Stored entries
___
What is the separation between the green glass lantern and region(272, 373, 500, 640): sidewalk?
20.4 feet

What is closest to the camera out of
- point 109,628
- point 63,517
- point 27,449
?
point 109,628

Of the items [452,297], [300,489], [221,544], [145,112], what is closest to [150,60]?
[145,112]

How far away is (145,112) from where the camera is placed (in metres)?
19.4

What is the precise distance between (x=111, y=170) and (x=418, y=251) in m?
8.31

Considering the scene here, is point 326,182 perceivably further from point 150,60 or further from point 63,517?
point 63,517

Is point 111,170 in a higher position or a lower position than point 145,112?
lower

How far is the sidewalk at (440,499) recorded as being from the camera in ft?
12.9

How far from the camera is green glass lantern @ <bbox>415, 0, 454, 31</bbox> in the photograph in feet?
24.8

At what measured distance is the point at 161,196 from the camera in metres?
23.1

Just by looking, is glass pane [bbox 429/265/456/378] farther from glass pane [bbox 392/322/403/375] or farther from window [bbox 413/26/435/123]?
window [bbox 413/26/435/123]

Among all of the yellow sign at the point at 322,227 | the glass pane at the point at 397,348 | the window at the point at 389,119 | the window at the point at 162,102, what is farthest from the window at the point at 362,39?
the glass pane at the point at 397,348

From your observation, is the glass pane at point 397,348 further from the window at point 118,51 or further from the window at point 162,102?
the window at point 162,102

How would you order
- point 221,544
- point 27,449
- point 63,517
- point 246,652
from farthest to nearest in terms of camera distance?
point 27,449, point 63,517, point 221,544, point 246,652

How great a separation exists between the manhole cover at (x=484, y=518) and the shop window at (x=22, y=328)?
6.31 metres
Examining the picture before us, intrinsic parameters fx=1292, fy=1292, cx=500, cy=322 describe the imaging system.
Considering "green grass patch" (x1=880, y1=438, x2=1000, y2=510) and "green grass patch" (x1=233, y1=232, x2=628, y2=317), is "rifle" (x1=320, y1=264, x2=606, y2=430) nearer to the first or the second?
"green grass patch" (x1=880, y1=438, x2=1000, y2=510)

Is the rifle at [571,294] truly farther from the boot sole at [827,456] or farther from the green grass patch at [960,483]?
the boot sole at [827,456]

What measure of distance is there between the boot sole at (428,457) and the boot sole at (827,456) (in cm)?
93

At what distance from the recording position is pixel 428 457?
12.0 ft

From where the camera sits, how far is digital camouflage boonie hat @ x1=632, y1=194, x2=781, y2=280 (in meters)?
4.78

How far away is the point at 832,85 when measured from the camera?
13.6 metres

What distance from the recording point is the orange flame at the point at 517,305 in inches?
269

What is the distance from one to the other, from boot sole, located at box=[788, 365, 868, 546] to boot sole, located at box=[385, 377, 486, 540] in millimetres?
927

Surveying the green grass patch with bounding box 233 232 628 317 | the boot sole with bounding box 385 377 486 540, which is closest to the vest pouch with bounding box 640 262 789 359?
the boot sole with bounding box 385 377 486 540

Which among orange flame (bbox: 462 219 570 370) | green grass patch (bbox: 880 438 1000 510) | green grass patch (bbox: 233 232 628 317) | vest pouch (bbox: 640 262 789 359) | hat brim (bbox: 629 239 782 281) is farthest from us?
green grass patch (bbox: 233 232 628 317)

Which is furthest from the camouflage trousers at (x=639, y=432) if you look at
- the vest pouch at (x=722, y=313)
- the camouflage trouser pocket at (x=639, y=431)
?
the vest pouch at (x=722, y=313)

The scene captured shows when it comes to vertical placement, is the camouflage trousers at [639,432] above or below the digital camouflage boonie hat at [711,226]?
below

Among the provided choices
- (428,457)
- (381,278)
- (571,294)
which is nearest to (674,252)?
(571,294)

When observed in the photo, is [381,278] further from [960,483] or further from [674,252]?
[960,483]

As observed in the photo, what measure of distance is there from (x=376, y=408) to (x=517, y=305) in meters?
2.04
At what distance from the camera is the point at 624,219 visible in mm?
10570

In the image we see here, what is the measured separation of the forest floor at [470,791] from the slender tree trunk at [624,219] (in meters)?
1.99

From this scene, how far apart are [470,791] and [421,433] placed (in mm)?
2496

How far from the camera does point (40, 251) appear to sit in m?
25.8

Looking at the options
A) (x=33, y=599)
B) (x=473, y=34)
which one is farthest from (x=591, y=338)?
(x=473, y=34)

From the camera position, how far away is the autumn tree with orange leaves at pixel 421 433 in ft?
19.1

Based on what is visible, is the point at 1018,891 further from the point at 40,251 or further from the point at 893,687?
___
#### [SHORT TASK]
Rewrite the lines from the one containing "How far from the camera does" through the end of the records, both included, with "farthest" changed to "most distant" and everything else left the same.

#### [TASK SOLUTION]
How far from the camera does point (40, 251) appear to sit in m?
25.8

Looking at the options
A) (x=33, y=599)
B) (x=473, y=34)
which one is most distant from (x=591, y=338)?
(x=473, y=34)

From the camera position, how far away is the autumn tree with orange leaves at pixel 421 433 in ft?
19.1

Based on what is visible, is the point at 1018,891 further from the point at 40,251 or further from the point at 893,687?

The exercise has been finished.